PROMPT => Reproduce the data word for word, from the line that contains "In your assessment, which" through the end of the data.
++++++
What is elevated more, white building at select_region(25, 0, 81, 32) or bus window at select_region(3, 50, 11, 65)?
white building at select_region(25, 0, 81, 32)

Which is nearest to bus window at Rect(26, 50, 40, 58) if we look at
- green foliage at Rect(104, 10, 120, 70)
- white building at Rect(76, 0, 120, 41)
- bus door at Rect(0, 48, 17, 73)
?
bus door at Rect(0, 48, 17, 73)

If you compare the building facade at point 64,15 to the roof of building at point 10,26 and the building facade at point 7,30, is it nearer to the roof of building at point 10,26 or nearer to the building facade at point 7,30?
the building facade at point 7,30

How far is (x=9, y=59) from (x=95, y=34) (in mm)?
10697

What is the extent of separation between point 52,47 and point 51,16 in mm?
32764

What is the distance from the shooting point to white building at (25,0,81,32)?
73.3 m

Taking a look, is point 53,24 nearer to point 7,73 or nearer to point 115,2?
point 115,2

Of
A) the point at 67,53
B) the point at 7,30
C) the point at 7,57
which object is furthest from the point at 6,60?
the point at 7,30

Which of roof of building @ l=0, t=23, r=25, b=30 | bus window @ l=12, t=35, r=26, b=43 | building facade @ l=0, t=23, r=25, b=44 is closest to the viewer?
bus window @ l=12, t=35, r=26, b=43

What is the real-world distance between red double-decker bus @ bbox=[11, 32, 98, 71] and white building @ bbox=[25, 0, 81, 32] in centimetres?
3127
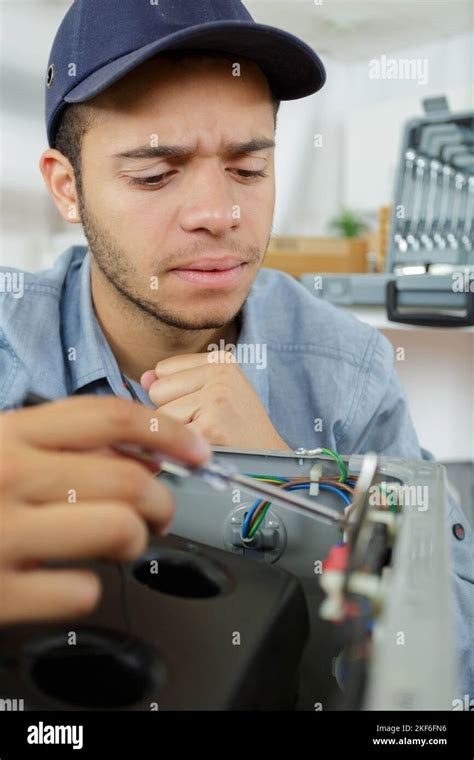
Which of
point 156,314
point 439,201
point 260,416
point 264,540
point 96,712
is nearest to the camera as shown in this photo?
point 96,712

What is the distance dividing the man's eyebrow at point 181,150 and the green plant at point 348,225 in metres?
2.39

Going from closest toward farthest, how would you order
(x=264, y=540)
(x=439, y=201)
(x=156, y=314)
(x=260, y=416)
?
(x=264, y=540)
(x=260, y=416)
(x=156, y=314)
(x=439, y=201)

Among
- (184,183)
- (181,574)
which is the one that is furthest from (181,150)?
(181,574)

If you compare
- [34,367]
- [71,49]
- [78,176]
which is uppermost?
[71,49]

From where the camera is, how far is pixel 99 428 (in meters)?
0.27

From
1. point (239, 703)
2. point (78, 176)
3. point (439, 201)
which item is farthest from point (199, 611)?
point (439, 201)

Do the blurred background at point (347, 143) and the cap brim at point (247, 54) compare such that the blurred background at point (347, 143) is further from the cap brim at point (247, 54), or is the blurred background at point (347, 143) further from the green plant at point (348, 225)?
the cap brim at point (247, 54)

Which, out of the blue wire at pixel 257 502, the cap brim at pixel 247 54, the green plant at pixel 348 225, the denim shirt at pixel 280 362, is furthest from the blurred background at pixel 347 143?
the blue wire at pixel 257 502

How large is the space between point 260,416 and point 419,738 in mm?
377

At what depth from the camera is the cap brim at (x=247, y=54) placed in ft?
2.00

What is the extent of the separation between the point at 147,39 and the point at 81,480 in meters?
0.53

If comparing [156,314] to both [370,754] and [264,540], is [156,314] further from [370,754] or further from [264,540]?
[370,754]

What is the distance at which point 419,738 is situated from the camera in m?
0.27

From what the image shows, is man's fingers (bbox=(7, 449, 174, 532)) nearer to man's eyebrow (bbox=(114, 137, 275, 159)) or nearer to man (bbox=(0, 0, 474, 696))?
man (bbox=(0, 0, 474, 696))
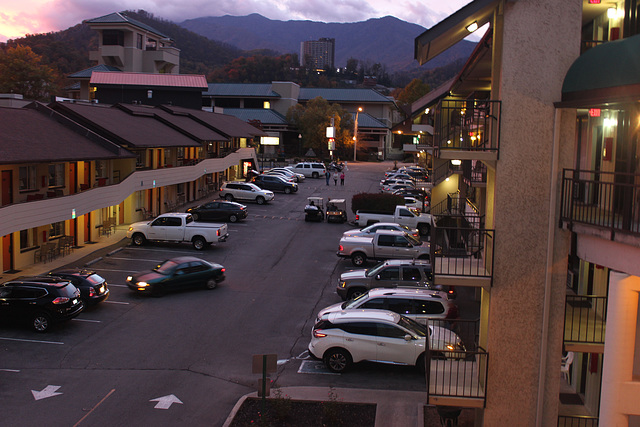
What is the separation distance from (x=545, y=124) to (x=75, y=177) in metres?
27.9

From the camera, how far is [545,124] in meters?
9.40

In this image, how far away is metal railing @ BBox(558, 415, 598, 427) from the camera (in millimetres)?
9993

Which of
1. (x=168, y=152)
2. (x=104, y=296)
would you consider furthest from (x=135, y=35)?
(x=104, y=296)

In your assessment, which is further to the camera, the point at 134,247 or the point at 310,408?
the point at 134,247

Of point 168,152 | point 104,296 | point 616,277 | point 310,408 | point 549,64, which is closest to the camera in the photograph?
point 616,277

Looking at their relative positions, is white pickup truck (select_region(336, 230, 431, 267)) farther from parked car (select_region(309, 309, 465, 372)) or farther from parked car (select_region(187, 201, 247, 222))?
++++++
ANSWER IN FULL =>
In your assessment, which is further to the camera, the point at 134,247 or the point at 310,408?
the point at 134,247

Of point 168,152 | point 104,296 | point 616,277 | point 310,408 | point 549,64, which is closest to the camera in the photograph?
point 616,277

Looking at their relative positions, is white pickup truck (select_region(336, 230, 431, 267)) farther from parked car (select_region(309, 309, 465, 372)) or farther from parked car (select_region(187, 201, 247, 222))?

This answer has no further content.